ZK Regex

tumblr_pep7kan09p1qbgdnxo1_1280.png

Introduction

ZK Regex is an idea that uses zero-knowledge proofs (ZK) and regular expressions (Regex) to validate strings. The concept of zk regex was introduced through the zk-email project. I find it unique in the world of zk circuits and believe it will be very useful in attestations from web2 to web3.

In order to better understand how it works, I delved into the process of converting regular expressions to a circom circuit. Through this process, I refactored the circuit compiler into a standalone project called zk-regex. This was done in an effort to improve usability and better align with the ways that regular expressions are used in conventional programming languages.

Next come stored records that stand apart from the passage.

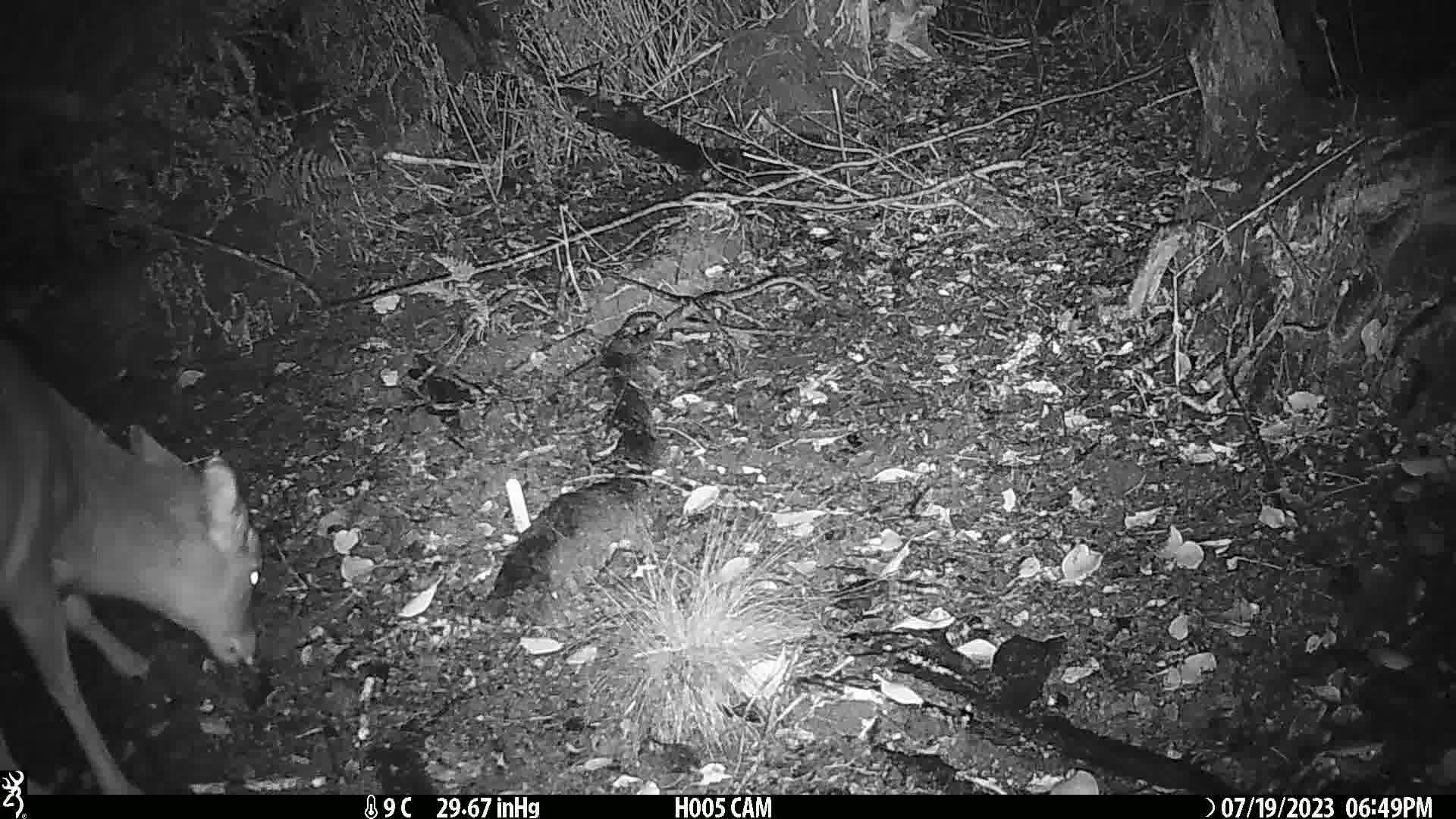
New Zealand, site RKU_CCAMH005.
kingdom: Animalia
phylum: Chordata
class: Mammalia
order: Artiodactyla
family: Cervidae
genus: Odocoileus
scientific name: Odocoileus virginianus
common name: white-tailed deer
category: white tailed deer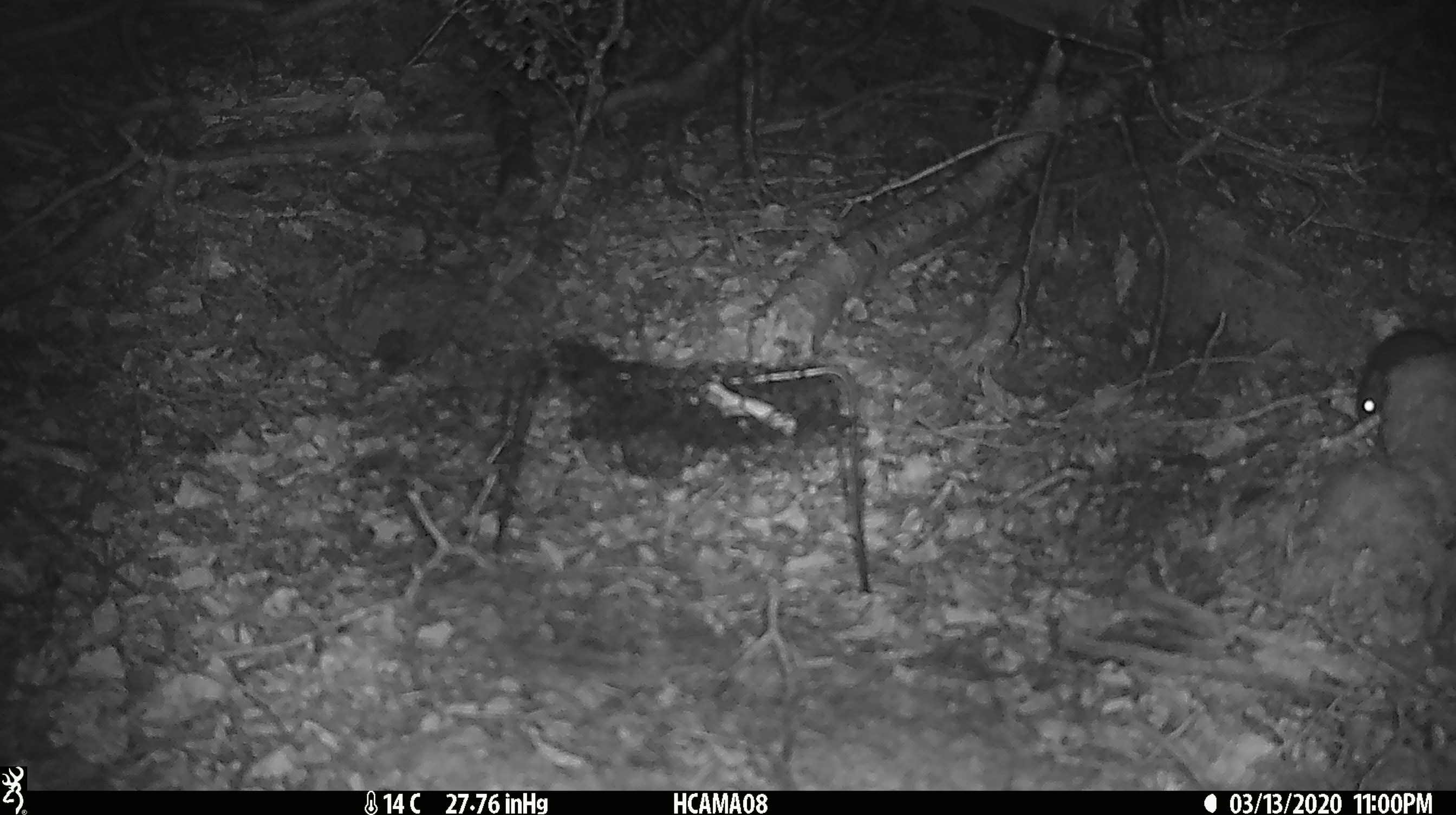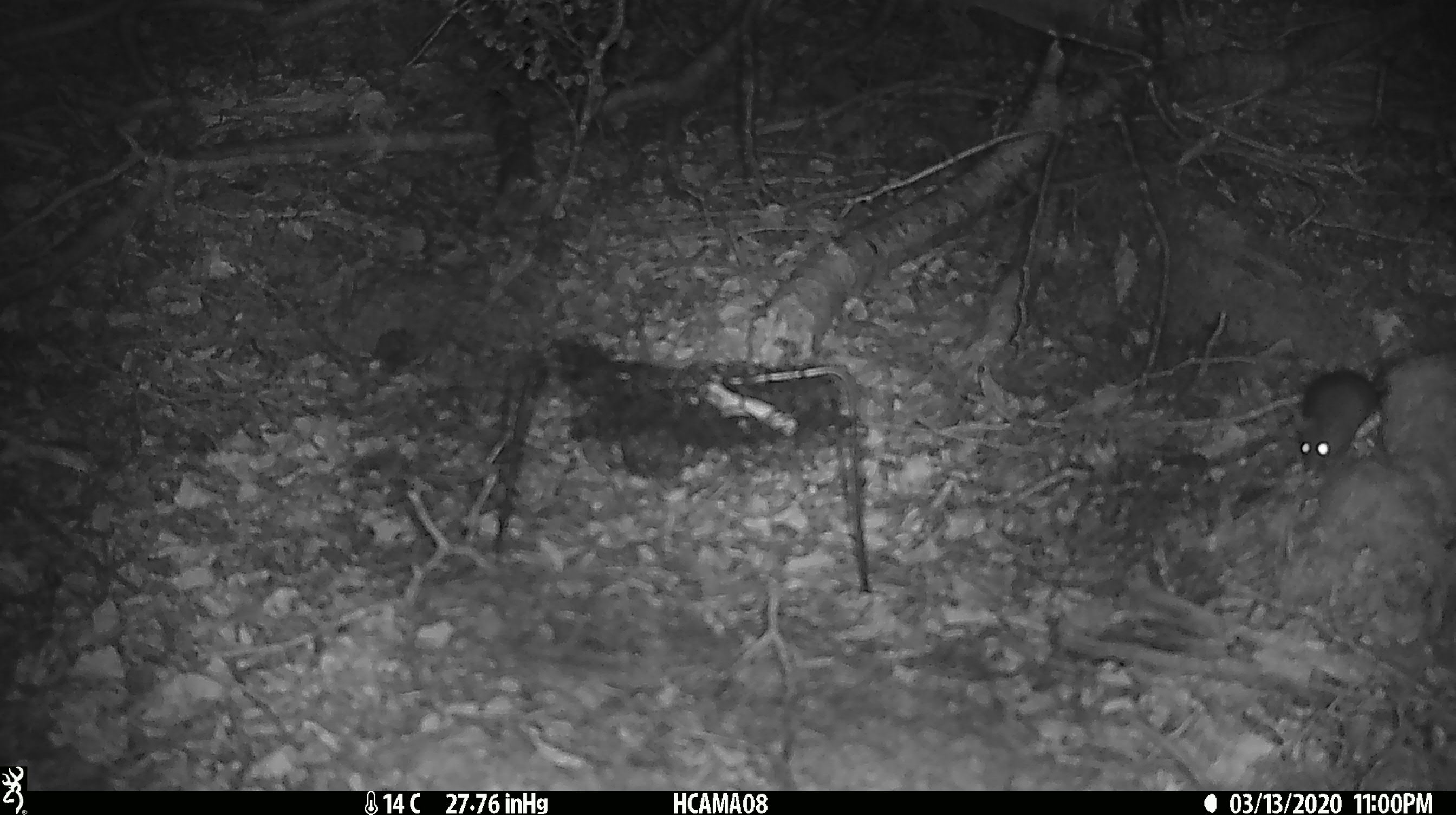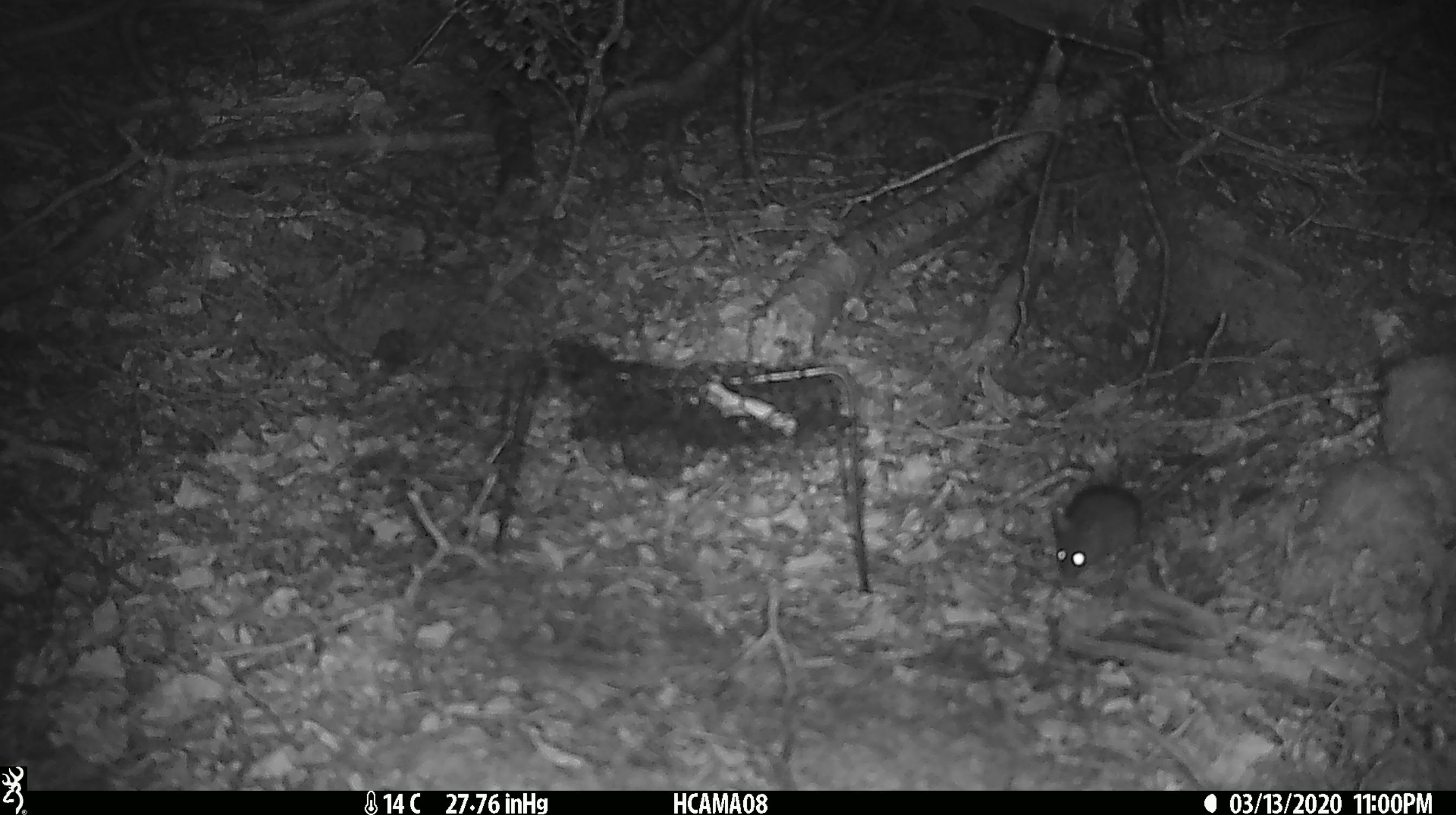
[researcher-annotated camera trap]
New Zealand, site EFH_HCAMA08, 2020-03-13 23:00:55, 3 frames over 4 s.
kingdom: Animalia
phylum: Chordata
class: Mammalia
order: Rodentia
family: Muridae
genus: Mus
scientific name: Mus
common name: mouse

This process has given me a deeper understanding of how regular expressions work internally, specifically through NFA/DFA. By understanding its internals, others may be inspired to explore potential use cases for zk regex as a means of bridging the gap between web2 and web3.

In this post, I will first explain why zk regex is necessary and how it provides an advantage over common search via substring. Then, I will delve into the theory behind regex and how a regex circuit works to assert patterns, using examples, diagrams, and mathematical artifacts to illustrate.

Why ZK needs regex

In web3, where decentralized applications (dApps) are built on blockchain platforms like Ethereum, there is often a need to attest that a piece of content follows specific string patterns without revealing the content itself. This is typically done to prove authority from web2 in web3, but it can also serve other purposes, such as enforcing constraints for integrity.

However, submitting the whole content to a smart contract to attest to its pattern would leak the content and be counterproductive to the purposes of on-chain infrastructures. This is where ZK Regex comes in.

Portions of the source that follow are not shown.